A collage aparece aqui como expressão metafórica de uma ética da alteridade, e tenho
procurado mostrar que essa ética da alteridade tem fortes implicações com seu modo de produção: sua (pó)ética. Ou seja: a collage mostra-se como arte de acolher (colli) diferenças conservando-as enquanto diferenças, colando-as, mas lançando-as para um sentido além do previsto originalmente para as figuras. A collage é a
arte do acolhimento.
E, basta uma linha para costurar o mundo.
O acolhimento é sempre uma abertura, que abre
ao ser que foi rasgado a possibilidade de novas conjunções. Toda abertura
carrega em si o movimento a ação do acolhimento. Assim de entrada todo recorte,
todo ato de recortar também carrega a cola, o ato de colar. Parece não haver
possibilidade de acolhimento sem a existência prévia de uma abertura, a
abertura do um para outro, de um corte, de uma fissura para que esse encontro
ocorra. O que qualifica a collage é aproximação do distanciado colando o
separado. Aonde há separação, haverá trabalho de reunião.

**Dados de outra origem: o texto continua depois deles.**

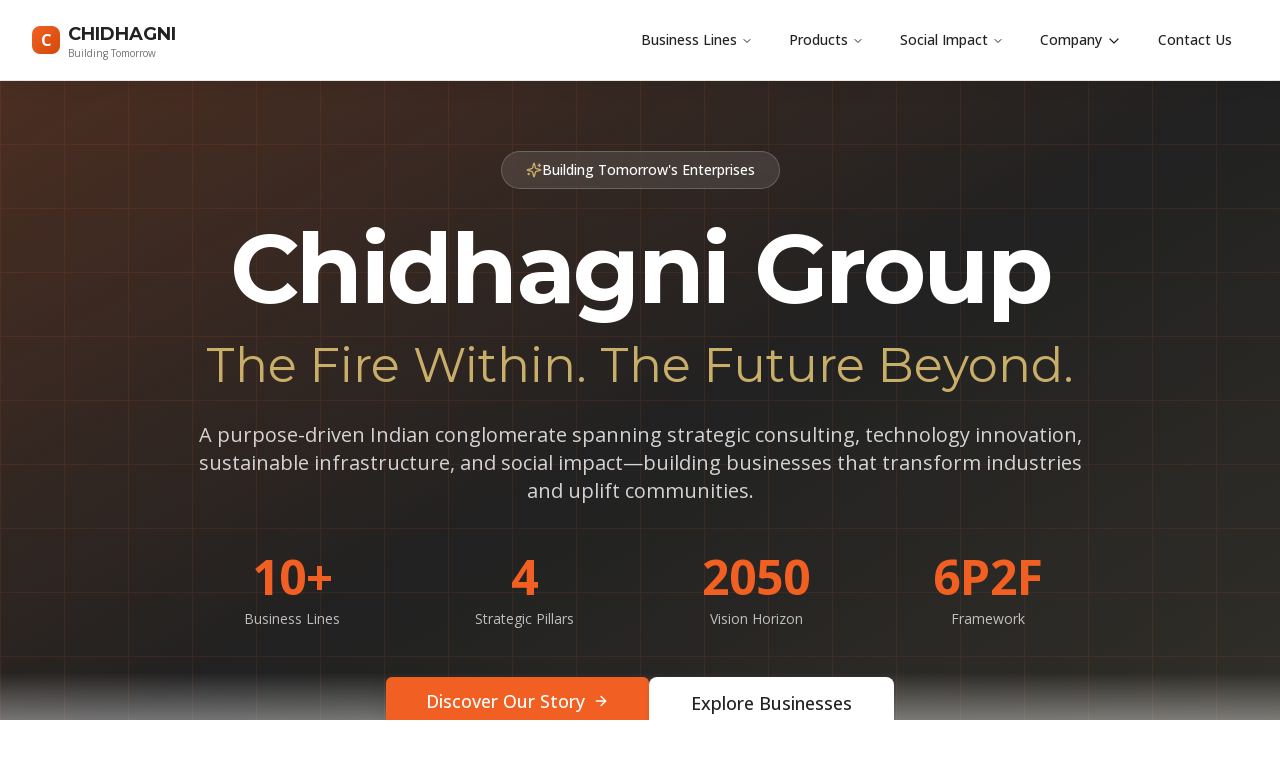

--- FILE ---
content_type: text/html
request_url: http://chidhagni.com/
body_size: 1861
content:
<!doctype html>
<html lang="en">
  <head>
    <meta charset="UTF-8" />
    <meta name="viewport" content="width=device-width, initial-scale=1.0" />
    <title>Chidhagni Group - Building Tomorrow's Enterprises with Purpose</title>
    <meta name="description" content="A multi-sector conglomerate driven by purpose, innovation, and social impact. Building world-class businesses across PropTech, HRTech, EduTech, and more." />
    <meta name="author" content="Chidhagni Group" />

    <!-- Favicon -->
    <link rel="icon" type="image/svg+xml" href="/favicon.svg" />
    <link rel="alternate icon" href="/favicon.svg" />

    <meta property="og:title" content="Chidhagni Group - Building Tomorrow's Enterprises" />
    <meta property="og:description" content="A purpose-driven conglomerate shaping the future across multiple industries with innovation and social impact." />
    <meta property="og:type" content="website" />
    <meta property="og:image" content="https://chidhagni.com/og-image.jpg" />

    <meta name="twitter:card" content="summary_large_image" />
    <meta name="twitter:site" content="@Chidhagni" />
    <meta name="twitter:image" content="https://chidhagni.com/og-image.jpg" />
    
    <!-- Google Fonts -->
    <link rel="preconnect" href="https://fonts.googleapis.com">
    <link rel="preconnect" href="https://fonts.gstatic.com" crossorigin>
    <link href="https://fonts.googleapis.com/css2?family=Montserrat:wght@400;500;600;700;800&family=Open+Sans:wght@400;500;600;700&family=Poppins:wght@400;500;600;700&display=swap" rel="stylesheet">
    <script type="module" crossorigin src="/assets/index-BCx9jQZ0.js"></script>
    <link rel="modulepreload" crossorigin href="/assets/vendor-B3qP4MhW.js">
    <link rel="stylesheet" crossorigin href="/assets/index-BHL-tJXm.css">
  </head>

  <body>
    <div id="root"></div>
  </body>
</html>
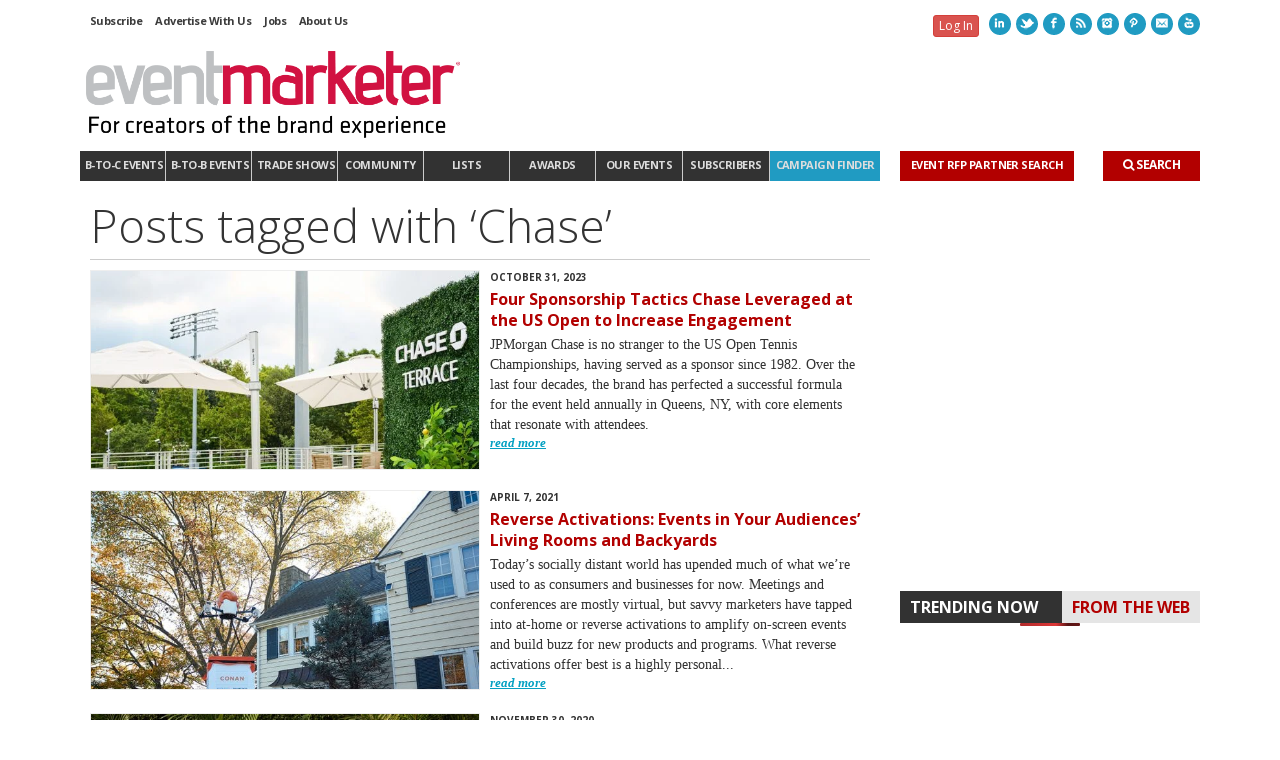

--- FILE ---
content_type: text/html; charset=utf-8
request_url: https://www.google.com/recaptcha/api2/aframe
body_size: 264
content:
<!DOCTYPE HTML><html><head><meta http-equiv="content-type" content="text/html; charset=UTF-8"></head><body><script nonce="snAaNpjXNQLesOYiEXLp4g">/** Anti-fraud and anti-abuse applications only. See google.com/recaptcha */ try{var clients={'sodar':'https://pagead2.googlesyndication.com/pagead/sodar?'};window.addEventListener("message",function(a){try{if(a.source===window.parent){var b=JSON.parse(a.data);var c=clients[b['id']];if(c){var d=document.createElement('img');d.src=c+b['params']+'&rc='+(localStorage.getItem("rc::a")?sessionStorage.getItem("rc::b"):"");window.document.body.appendChild(d);sessionStorage.setItem("rc::e",parseInt(sessionStorage.getItem("rc::e")||0)+1);localStorage.setItem("rc::h",'1769300005224');}}}catch(b){}});window.parent.postMessage("_grecaptcha_ready", "*");}catch(b){}</script></body></html>

--- FILE ---
content_type: text/javascript
request_url: https://polo.feathr.co/v1/analytics/match/script.js?a_id=569ffebb0965ef8389cd4193&pk=feathr
body_size: -280
content:
(function (w) {
    
        
    if (typeof w.feathr === 'function') {
        w.feathr('integrate', 'ttd', '697560224105d60002be269d');
    }
        
        
    if (typeof w.feathr === 'function') {
        w.feathr('match', '697560224105d60002be269d');
    }
        
    
}(window));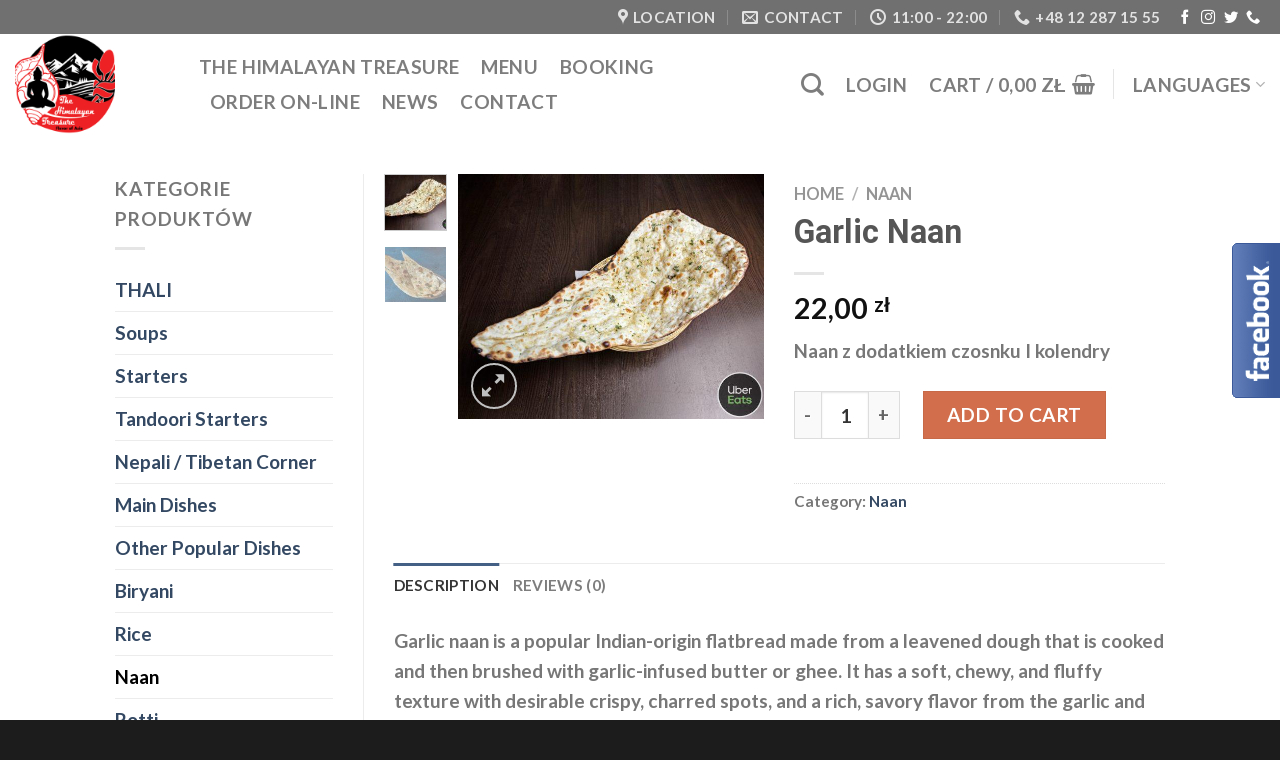

--- FILE ---
content_type: application/x-javascript;charset=UTF-8
request_url: https://www.tripadvisor.com/wejs?wtype=certificateOfExcellence&uniq=358&locationId=15203051&lang=en_CA&year=2020&display_version=2
body_size: 195
content:
(function(t,r,i,p){i=t.createElement(r);i.src="https://www.tripadvisor.ca/WidgetEmbed-certificateOfExcellence?year=2020&locationId=15203051&display_version=2&uniq=358&lang=en_CA";i.async=true;p=t.getElementsByTagName(r)[0];p.parentNode.insertBefore(i,p)})(document,"script");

Todos os cacos, todas as estrelas, todos os
colaboradores trazem em si o amor, o grude amoroso, o desejo de ser um no outro,
ou de ser outro mesmo, sem, entretanto, nunca poderem ser.
* * *
[1]
Http://mundocollage.blogspot.com
[2] Fuão, Fernando. A
collage como trajetória amorosa.
UFRGS. Porto Alegre. 2011
[3] Fuão, Fernando. As
bordas do tempo, a collage em Antonio Negri. Em http://fernandofuao.blogspot.com; veja-se também em http://www.revistaagulha.nom.br/ag64negri.htm
[5] ERNST, Max. Escrituras. Barcelona: Ed.
Poligrafa, 1982, p.200.
[6] GUENON,
René. Símbolos
Fundamentais da Ciência Sagrada. Buenos Aires: Editora Universitária, 1969.